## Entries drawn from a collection
--- START ---
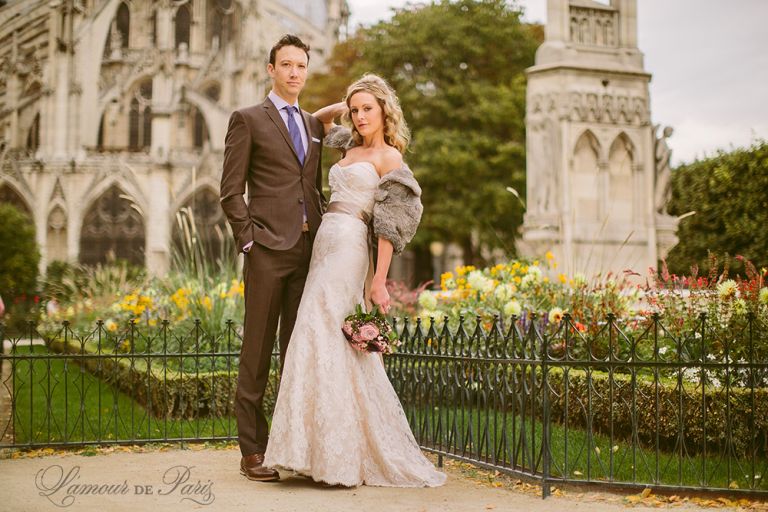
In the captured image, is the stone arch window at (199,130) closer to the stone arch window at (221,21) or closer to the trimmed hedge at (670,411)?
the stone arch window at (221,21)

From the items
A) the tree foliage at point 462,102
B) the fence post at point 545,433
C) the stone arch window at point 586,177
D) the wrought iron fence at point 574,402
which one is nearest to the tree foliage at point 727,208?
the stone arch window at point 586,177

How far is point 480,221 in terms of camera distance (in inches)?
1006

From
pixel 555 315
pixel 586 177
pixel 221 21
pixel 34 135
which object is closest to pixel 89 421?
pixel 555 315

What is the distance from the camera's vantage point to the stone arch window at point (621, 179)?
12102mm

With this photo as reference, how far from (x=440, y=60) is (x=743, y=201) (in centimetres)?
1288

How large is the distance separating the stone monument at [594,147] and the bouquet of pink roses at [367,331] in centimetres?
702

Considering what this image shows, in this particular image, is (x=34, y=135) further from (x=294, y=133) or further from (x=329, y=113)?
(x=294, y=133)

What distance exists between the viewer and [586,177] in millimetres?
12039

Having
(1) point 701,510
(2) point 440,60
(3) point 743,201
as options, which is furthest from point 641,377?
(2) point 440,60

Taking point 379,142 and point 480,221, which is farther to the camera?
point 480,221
--- END ---
--- START ---
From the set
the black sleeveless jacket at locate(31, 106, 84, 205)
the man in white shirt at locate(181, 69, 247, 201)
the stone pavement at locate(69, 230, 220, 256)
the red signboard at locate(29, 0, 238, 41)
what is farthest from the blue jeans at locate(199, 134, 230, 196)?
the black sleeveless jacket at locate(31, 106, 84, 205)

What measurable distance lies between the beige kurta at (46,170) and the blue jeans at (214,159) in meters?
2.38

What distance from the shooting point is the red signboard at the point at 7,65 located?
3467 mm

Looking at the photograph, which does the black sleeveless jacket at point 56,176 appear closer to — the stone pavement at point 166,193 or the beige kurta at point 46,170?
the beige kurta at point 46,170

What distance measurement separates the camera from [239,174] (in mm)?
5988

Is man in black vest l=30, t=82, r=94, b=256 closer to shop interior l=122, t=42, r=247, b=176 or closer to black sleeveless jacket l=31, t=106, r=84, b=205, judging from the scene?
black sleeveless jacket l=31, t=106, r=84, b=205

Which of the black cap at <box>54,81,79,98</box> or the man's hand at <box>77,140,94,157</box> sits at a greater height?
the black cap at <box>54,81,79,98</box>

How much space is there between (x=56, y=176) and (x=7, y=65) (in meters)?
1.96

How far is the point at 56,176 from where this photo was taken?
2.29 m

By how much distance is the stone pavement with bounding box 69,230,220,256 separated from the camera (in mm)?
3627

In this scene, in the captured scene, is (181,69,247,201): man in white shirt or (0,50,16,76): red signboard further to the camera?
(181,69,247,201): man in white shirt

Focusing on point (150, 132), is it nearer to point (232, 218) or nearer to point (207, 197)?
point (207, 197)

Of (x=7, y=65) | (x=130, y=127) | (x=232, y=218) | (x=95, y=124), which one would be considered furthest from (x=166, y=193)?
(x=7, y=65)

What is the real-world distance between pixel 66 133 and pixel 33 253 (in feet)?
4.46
--- END ---
## Instruction
Filter the data above, copying every line that contains the string "foliage". Case counts.

## Task result
A) the tree foliage at point 462,102
which one is nearest to the tree foliage at point 727,208?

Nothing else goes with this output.